__Supplied data__
::::
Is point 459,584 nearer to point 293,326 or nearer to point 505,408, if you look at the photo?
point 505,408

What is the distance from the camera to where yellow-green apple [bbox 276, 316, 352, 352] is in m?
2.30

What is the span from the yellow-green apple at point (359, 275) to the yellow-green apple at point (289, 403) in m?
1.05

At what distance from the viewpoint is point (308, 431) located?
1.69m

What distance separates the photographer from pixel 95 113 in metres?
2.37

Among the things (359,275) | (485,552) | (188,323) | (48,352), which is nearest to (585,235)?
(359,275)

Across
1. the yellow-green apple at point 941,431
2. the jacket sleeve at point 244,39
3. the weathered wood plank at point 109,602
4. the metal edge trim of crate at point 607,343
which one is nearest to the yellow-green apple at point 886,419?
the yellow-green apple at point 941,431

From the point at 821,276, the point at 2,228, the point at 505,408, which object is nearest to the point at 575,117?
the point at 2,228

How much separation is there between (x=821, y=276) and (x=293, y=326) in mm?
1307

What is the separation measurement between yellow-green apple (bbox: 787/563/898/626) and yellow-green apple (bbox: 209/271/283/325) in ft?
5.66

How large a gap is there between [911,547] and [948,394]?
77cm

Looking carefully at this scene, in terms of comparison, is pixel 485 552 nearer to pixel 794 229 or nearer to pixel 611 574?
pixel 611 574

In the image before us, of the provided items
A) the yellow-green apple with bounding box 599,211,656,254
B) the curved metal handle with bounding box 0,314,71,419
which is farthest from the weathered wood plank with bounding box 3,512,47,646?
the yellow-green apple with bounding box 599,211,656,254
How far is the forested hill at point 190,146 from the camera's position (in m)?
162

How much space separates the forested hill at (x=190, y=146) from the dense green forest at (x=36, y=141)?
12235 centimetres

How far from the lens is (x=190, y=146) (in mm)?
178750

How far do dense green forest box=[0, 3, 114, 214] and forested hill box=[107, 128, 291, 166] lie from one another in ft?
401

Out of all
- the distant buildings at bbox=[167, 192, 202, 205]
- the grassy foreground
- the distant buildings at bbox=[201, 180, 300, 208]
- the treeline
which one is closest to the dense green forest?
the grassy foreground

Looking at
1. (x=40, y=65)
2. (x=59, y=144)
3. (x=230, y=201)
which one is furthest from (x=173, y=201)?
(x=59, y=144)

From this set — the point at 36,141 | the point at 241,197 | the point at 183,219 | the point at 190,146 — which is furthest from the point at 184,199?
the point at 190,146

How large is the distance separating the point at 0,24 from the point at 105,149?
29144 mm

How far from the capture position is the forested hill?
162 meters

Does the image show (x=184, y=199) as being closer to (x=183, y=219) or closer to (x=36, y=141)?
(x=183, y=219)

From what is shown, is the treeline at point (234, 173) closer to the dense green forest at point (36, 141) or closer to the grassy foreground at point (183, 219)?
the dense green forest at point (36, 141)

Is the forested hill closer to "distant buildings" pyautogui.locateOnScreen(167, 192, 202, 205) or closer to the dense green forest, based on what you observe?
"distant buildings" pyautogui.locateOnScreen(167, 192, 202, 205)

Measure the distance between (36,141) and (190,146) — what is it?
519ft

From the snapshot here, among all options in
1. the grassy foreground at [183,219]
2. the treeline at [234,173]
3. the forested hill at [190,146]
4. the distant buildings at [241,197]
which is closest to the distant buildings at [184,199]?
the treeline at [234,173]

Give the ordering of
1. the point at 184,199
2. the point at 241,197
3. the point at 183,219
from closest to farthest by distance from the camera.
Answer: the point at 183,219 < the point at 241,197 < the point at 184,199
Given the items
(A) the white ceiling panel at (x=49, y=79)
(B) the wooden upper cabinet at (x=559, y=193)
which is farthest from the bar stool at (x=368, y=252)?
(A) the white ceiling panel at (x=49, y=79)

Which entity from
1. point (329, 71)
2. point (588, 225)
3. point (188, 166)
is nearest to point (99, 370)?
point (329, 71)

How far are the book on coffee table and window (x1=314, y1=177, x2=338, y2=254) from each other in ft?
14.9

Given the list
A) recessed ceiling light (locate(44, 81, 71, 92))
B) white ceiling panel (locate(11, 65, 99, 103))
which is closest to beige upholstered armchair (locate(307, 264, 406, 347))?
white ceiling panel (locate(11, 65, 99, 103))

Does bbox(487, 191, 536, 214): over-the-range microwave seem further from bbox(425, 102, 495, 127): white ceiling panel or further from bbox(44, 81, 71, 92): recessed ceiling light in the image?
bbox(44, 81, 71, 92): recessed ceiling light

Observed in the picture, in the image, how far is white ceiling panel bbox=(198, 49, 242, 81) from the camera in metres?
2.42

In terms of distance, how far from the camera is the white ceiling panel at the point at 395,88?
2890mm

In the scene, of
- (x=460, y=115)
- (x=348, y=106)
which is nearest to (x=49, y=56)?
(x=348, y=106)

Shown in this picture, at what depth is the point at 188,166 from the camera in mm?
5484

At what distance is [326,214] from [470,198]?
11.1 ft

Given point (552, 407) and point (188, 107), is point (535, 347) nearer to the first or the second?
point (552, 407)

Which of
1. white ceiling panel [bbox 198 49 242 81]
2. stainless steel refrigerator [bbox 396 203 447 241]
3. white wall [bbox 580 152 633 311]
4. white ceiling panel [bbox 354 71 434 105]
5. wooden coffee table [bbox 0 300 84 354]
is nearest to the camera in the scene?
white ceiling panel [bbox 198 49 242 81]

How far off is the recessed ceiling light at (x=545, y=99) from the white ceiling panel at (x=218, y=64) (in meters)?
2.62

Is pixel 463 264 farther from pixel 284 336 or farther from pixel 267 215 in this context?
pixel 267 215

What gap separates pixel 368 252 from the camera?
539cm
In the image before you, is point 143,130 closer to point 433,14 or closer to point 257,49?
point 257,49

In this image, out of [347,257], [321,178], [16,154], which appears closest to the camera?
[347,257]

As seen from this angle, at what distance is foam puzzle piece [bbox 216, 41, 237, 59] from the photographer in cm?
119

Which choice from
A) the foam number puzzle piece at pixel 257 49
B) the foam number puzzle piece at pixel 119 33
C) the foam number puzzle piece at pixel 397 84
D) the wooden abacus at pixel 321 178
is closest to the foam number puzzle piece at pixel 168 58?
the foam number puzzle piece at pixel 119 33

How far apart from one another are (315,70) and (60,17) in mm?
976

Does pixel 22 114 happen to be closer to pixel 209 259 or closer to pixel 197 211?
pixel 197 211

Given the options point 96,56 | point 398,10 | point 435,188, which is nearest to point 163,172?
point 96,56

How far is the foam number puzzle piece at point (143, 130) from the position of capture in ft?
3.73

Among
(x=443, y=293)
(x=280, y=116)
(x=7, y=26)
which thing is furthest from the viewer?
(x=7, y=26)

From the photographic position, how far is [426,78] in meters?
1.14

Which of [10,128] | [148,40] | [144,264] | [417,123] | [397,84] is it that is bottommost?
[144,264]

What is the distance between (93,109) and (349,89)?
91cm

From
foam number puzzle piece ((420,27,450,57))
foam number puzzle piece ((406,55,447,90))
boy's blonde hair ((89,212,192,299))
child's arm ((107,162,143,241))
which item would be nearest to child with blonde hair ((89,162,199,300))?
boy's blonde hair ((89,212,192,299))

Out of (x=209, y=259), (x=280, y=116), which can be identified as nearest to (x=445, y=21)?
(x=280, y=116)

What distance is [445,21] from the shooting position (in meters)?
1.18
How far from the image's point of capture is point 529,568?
::::
__Objective__
Return the full listing, character for character.

__Result for this exercise__
Is point 459,584 nearer to point 293,326 or nearer to point 505,408, if you look at the photo?
point 505,408

What is the distance from the camera to where yellow-green apple [bbox 276, 316, 352, 352] is in m?
2.30

What is the span from the yellow-green apple at point (359, 275) to the yellow-green apple at point (289, 403) in m?
1.05

At what distance from the viewpoint is point (308, 431) located?
1.69m

What distance separates the photographer from pixel 95 113 in metres?
2.37

Among the things (359,275) | (485,552) | (188,323) | (48,352), which is nearest to (585,235)?
(359,275)

Across
1. the yellow-green apple at point 941,431
2. the jacket sleeve at point 244,39
3. the weathered wood plank at point 109,602
4. the metal edge trim of crate at point 607,343
which one is nearest to the yellow-green apple at point 886,419?
the yellow-green apple at point 941,431

From the point at 821,276, the point at 2,228, the point at 505,408, which object is nearest to the point at 575,117?
the point at 2,228

How much separation is there between (x=821, y=276) and (x=293, y=326) in mm?
1307

What is the separation measurement between yellow-green apple (bbox: 787/563/898/626) and yellow-green apple (bbox: 209/271/283/325) in ft?
5.66

How large a gap is there between [911,547] and [948,394]?
77cm

Looking carefully at this scene, in terms of comparison, is pixel 485 552 nearer to pixel 794 229 or nearer to pixel 611 574?
pixel 611 574

In the image before us, of the provided items
A) the yellow-green apple with bounding box 599,211,656,254
B) the curved metal handle with bounding box 0,314,71,419
which is farthest from the weathered wood plank with bounding box 3,512,47,646?
the yellow-green apple with bounding box 599,211,656,254
How far is the forested hill at point 190,146 from the camera's position (in m)?
162

How much space separates the forested hill at (x=190, y=146) from the dense green forest at (x=36, y=141)?
12235 centimetres

How far from the lens is (x=190, y=146) (in mm)?
178750

How far do dense green forest box=[0, 3, 114, 214] and forested hill box=[107, 128, 291, 166] lie from one another in ft?
401

Out of all
- the distant buildings at bbox=[167, 192, 202, 205]
- the grassy foreground
- the distant buildings at bbox=[201, 180, 300, 208]
- the treeline
which one is closest to the dense green forest?
the grassy foreground

Looking at
1. (x=40, y=65)
2. (x=59, y=144)
3. (x=230, y=201)
which one is furthest from (x=173, y=201)?
(x=59, y=144)

From this set — the point at 36,141 | the point at 241,197 | the point at 183,219 | the point at 190,146 — which is furthest from the point at 184,199?
the point at 190,146

How large is the distance separating the point at 0,24 from the point at 105,149?
29144 mm

How far from the capture position is the forested hill?
162 meters

Does the image show (x=184, y=199) as being closer to (x=183, y=219) or closer to (x=36, y=141)?
(x=183, y=219)

From what is shown, is the treeline at point (234, 173) closer to the dense green forest at point (36, 141) or closer to the grassy foreground at point (183, 219)?
the dense green forest at point (36, 141)

Is the forested hill closer to "distant buildings" pyautogui.locateOnScreen(167, 192, 202, 205) or closer to the dense green forest, based on what you observe?
"distant buildings" pyautogui.locateOnScreen(167, 192, 202, 205)

Measure the distance between (36,141) and (190,146) — what is it?
519ft

From the snapshot here, among all options in
1. the grassy foreground at [183,219]
2. the treeline at [234,173]
3. the forested hill at [190,146]
4. the distant buildings at [241,197]
which is closest to the distant buildings at [184,199]?
the treeline at [234,173]

Give the ordering of
1. the point at 184,199
2. the point at 241,197
3. the point at 183,219
from closest to farthest by distance from the camera.
Answer: the point at 183,219 < the point at 241,197 < the point at 184,199
Given the items
(A) the white ceiling panel at (x=49, y=79)
(B) the wooden upper cabinet at (x=559, y=193)
which is farthest from the bar stool at (x=368, y=252)?
(A) the white ceiling panel at (x=49, y=79)

Which entity from
1. point (329, 71)
2. point (588, 225)
3. point (188, 166)
is nearest to point (99, 370)?
point (329, 71)

How far are the book on coffee table and window (x1=314, y1=177, x2=338, y2=254) from each other in ft?
14.9

Given the list
A) recessed ceiling light (locate(44, 81, 71, 92))
B) white ceiling panel (locate(11, 65, 99, 103))
which is closest to beige upholstered armchair (locate(307, 264, 406, 347))?
white ceiling panel (locate(11, 65, 99, 103))

Does bbox(487, 191, 536, 214): over-the-range microwave seem further from bbox(425, 102, 495, 127): white ceiling panel or further from bbox(44, 81, 71, 92): recessed ceiling light in the image?
bbox(44, 81, 71, 92): recessed ceiling light

Observed in the picture, in the image, how far is white ceiling panel bbox=(198, 49, 242, 81) from the camera in metres?
2.42

In terms of distance, how far from the camera is the white ceiling panel at the point at 395,88?
2890mm

In the scene, of
- (x=460, y=115)
- (x=348, y=106)
which is nearest to (x=49, y=56)?
(x=348, y=106)

Shown in this picture, at what depth is the point at 188,166 from the camera in mm?
5484

At what distance is [326,214] from [470,198]?
11.1 ft

Given point (552, 407) and point (188, 107), is point (535, 347) nearer to the first or the second?
point (552, 407)

Which of
1. white ceiling panel [bbox 198 49 242 81]
2. stainless steel refrigerator [bbox 396 203 447 241]
3. white wall [bbox 580 152 633 311]
4. white ceiling panel [bbox 354 71 434 105]
5. wooden coffee table [bbox 0 300 84 354]
is nearest to the camera in the scene?
white ceiling panel [bbox 198 49 242 81]

How far off is the recessed ceiling light at (x=545, y=99) from the white ceiling panel at (x=218, y=64) (in meters)?
2.62

Is pixel 463 264 farther from pixel 284 336 or farther from pixel 267 215 in this context?
pixel 267 215

What gap separates pixel 368 252 from the camera?
539cm
In the image before you, is point 143,130 closer to point 433,14 or closer to point 257,49?
point 257,49

In this image, out of [347,257], [321,178], [16,154], which appears closest to the camera?
[347,257]

As seen from this angle, at what distance is foam puzzle piece [bbox 216, 41, 237, 59] from the photographer in cm?
119

Which choice from
A) the foam number puzzle piece at pixel 257 49
B) the foam number puzzle piece at pixel 119 33
C) the foam number puzzle piece at pixel 397 84
D) the wooden abacus at pixel 321 178
is closest to the foam number puzzle piece at pixel 168 58?
the foam number puzzle piece at pixel 119 33

How far apart from one another are (315,70) and (60,17) in mm?
976

Does pixel 22 114 happen to be closer to pixel 209 259 or closer to pixel 197 211?
pixel 197 211

Given the options point 96,56 | point 398,10 | point 435,188, which is nearest to point 163,172?
point 96,56

How far is the foam number puzzle piece at point (143, 130) from the position of capture in ft?
3.73

Among
(x=443, y=293)
(x=280, y=116)
(x=7, y=26)
which thing is furthest from the viewer?
(x=7, y=26)

From the photographic position, how far is [426,78] in meters?
1.14

Which of [10,128] | [148,40] | [144,264] | [417,123] | [397,84] is it that is bottommost?
[144,264]

What is the distance between (93,109) and (349,89)?
91cm

From
foam number puzzle piece ((420,27,450,57))
foam number puzzle piece ((406,55,447,90))
boy's blonde hair ((89,212,192,299))
child's arm ((107,162,143,241))
which item would be nearest to child with blonde hair ((89,162,199,300))?
boy's blonde hair ((89,212,192,299))

Out of (x=209, y=259), (x=280, y=116), which can be identified as nearest to (x=445, y=21)?
(x=280, y=116)

What distance is [445,21] from the shooting position (in meters)?
1.18
How far from the image's point of capture is point 529,568?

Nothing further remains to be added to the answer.